This repository contains preliminary implementations of a new architecture of neural network. The model can be described as a continuous version of DenseNet, and it utilizes an integral solver in order to produce output. For a brief and broad introduction to the project, see https://mediahub.unl.edu/media/17557. For details about the architecture, please contact Dr. Stephen Scott, Dr. Mikil Foss, or Dr. Petronela Radu of the University of Nebraska-Lincoln. For questions about the implementation of this repo, contact Eylon Caplan at eyloncaplan1@gmail.com.
All models in this repo are based on the earlier works of Dr. Foss, which can be found in "FossModels". The early versions found in "EarlyVersions" are progressive attempts at converting Foss's models into a model that uses tensorflow and a computational graph. All currently useful files can be found in "LaterVersions".
Their contents are summarized here:
NoiseCorrectionTest.ipynb: This is the best notebook to start on when trying to understand the code. Because the model itself is mostly repeated between files, NoiseCorrectionTest is the only one in which the model is commented. After defining the model, the notebook proceeds to test its improvement on a noise reduction dataset. An array of 0's and 1's is produced as the target (y). It is then perturbed with some noise to create an input (x). The notebook trains on 1000 data with depth of 5, and is later trained on 10,000 data on the same depth. The results can be seen in the graphs.
LoopedGradient_7-30-21-ModelVersion.ipynb: This is the first working version of the model that can be iterated and tested. The model is trained to output the input array while being fed the same input each time. It is then trained to output some set random target array while being fed the same input each time. Finally, it is trained to output some set random target array while being fed different inputs each iteration. The results can be seen in the graphs.
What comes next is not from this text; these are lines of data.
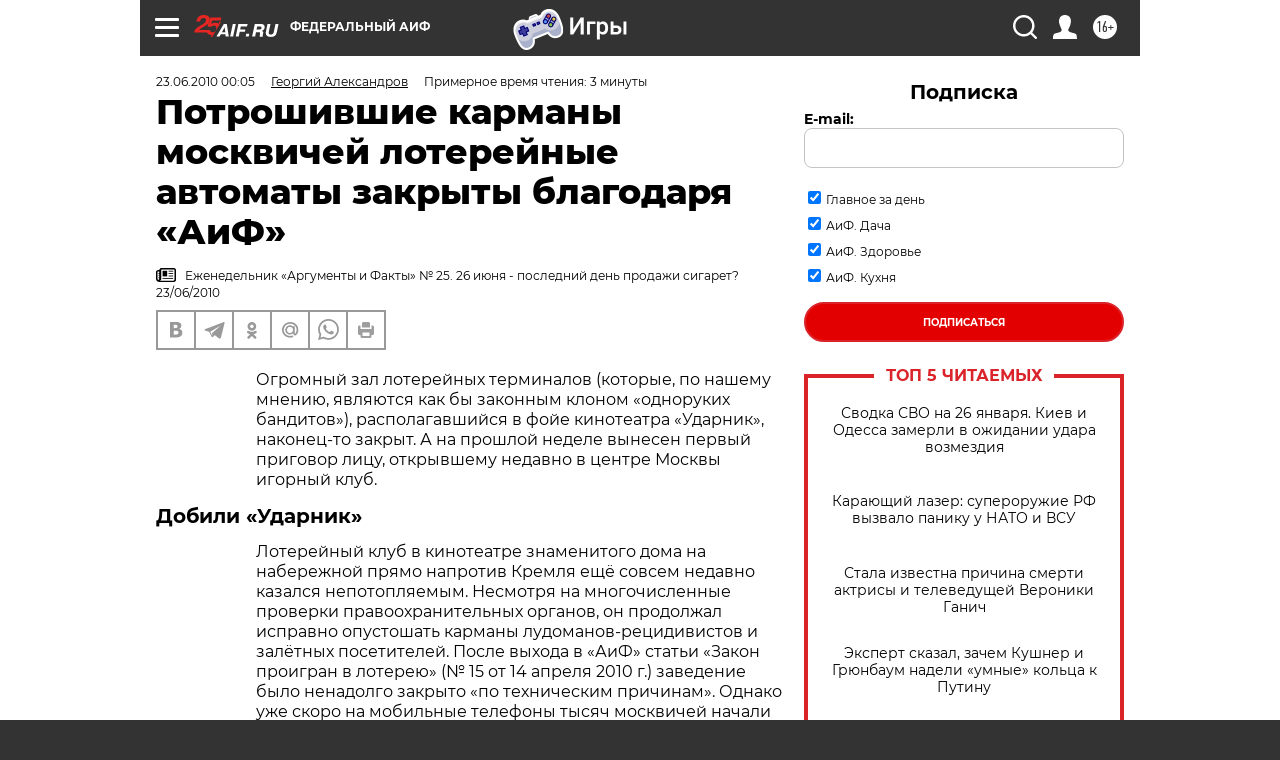

--- FILE ---
content_type: text/html
request_url: https://tns-counter.ru/nc01a**R%3Eundefined*aif_ru/ru/UTF-8/tmsec=aif_ru/731547298***
body_size: -71
content:
D03D751269779F42X1769447234:D03D751269779F42X1769447234

--- FILE ---
content_type: application/javascript
request_url: https://smi2.ru/counter/settings?payload=CIjlARj3s5javzM6JDU5N2ZjZDc2LWZlZDctNDRjNi1hMGRjLWExNmE1MjA1Njc1YQ&cb=_callbacks____0mkvf763l
body_size: 1517
content:
_callbacks____0mkvf763l("[base64]");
AnalyticTest.ipynb: This was a failed attempt at testing the model analytically. The idea was to pick a function such as U(t) = t^2, pick parameters for the parameter filter, and to compute what the bias would have to be in order to satisfy the equation. Then, train and see if the bias is tuned to these values. This did not work. However, there are several likely reasons that it did not work. Firstly, the issue of discretization/depth has not been addressed yet (it will be mentioned later). Secondly, the test was likely not implemented correctly. The network should not be allowed to train. Rather, the bias and parameter filter should be set to values such that they solve the equation with U(t) = the function (such as t^2). The test should then check to see that the output of each layer approximates U(that layer).
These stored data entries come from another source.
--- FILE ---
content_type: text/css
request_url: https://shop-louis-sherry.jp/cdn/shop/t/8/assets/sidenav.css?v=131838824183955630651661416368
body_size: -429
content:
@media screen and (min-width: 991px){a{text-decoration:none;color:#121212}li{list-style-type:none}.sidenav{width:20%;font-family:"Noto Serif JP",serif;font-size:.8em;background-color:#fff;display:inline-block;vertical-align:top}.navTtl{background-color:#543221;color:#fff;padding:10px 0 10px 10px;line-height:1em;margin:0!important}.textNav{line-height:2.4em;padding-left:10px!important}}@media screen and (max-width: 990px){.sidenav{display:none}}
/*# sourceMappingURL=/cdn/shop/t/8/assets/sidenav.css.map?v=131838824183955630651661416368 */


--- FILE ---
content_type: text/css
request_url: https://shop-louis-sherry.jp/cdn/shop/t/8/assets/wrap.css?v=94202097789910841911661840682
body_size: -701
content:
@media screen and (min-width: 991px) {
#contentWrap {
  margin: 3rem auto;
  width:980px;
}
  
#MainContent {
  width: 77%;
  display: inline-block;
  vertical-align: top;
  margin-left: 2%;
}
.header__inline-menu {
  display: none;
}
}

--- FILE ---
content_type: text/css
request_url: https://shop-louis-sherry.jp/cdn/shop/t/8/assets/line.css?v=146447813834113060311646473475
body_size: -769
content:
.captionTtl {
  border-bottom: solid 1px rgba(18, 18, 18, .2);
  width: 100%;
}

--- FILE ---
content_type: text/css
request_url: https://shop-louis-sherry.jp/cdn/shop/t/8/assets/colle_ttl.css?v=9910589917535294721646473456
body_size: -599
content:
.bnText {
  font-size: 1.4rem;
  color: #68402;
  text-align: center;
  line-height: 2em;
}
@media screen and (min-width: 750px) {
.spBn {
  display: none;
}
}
NoiseCorrectionInputSizes.ipynb: This is the same as NoiseCorrectionTest but attempts some trials on larger data (the size of MNIST)
IntegralDenseNetClass.ipynb: This is a very incomplete attempt to convert the working model found in NoiseCorrectionTest into a class. It is absolutely not functioning yet. The idea is to have a .fit function that creates and optimizes the parameters according to the data. Separately, one can have a feedForward function that only takes in input to the network and uses the known parameters to generate output. Thus the .fit function can prepare the inputs and targets, and then call the optimize function, whose job it is to create a gradient tape, run the feedForward, track the gradients, and apply them to the parameters. Currently this class contains only a very rough framework for a working class. Also, the line that converts a function into a tensorflow function must be called at some point so that it can be GPU optimized.
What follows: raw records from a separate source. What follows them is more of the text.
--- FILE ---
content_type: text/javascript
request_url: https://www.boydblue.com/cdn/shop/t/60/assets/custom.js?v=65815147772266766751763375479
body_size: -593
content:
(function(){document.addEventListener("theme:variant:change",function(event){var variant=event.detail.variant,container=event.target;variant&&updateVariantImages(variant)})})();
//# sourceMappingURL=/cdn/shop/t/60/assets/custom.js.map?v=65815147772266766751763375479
There is much work to be done in this project.
- Finish the class so that use of the model is compact and easy to use
- Run tests on the GPU to make sure that it is faster than on a CPU
- Separate the discretization value dt from the parameter depth t1/t0. Currently dt is coded as the inverse of t1, but should be a hyperparameter in its own right that does not depend on the parameter depth.
- Attempt batch training. The dimensions of the tensors should already be set up for batches. However, the dataset is currently being fed in one datum at a time. The change should be easy but it is likely that there is some assumption of batch=1 hard coded in somewhere that must be corrected.
- Add a dense layer to the end of the feedForward to allow for classification instead of only regression
- Perform the analytic test as described above. However, note that the feed forward must be performed eagerly in order to be able to look at the layers' values at intermediary steps. To do this, use the actual function name (uSoln) instead of the tensorflow function name (TFuSoln).
- Once classification works, test on datasets like MNIST and CIFAR
- Try other integration techniques apart from the trapezoidal rule (e.g. Simpson's rule)
- Conduct some grid searches with hyperparameters
Sometimes when running the code in a jupyter notebook, one will get a tensorflow warning as seen in In[45] of LoopedGradient_7-30-21-ModelVersion.ipynb. I am relatively sure that this is because each new call to the function causes retracing. However, this is because the notebook stores the previous information about the function. If run all at once, this warning should never be reproduced.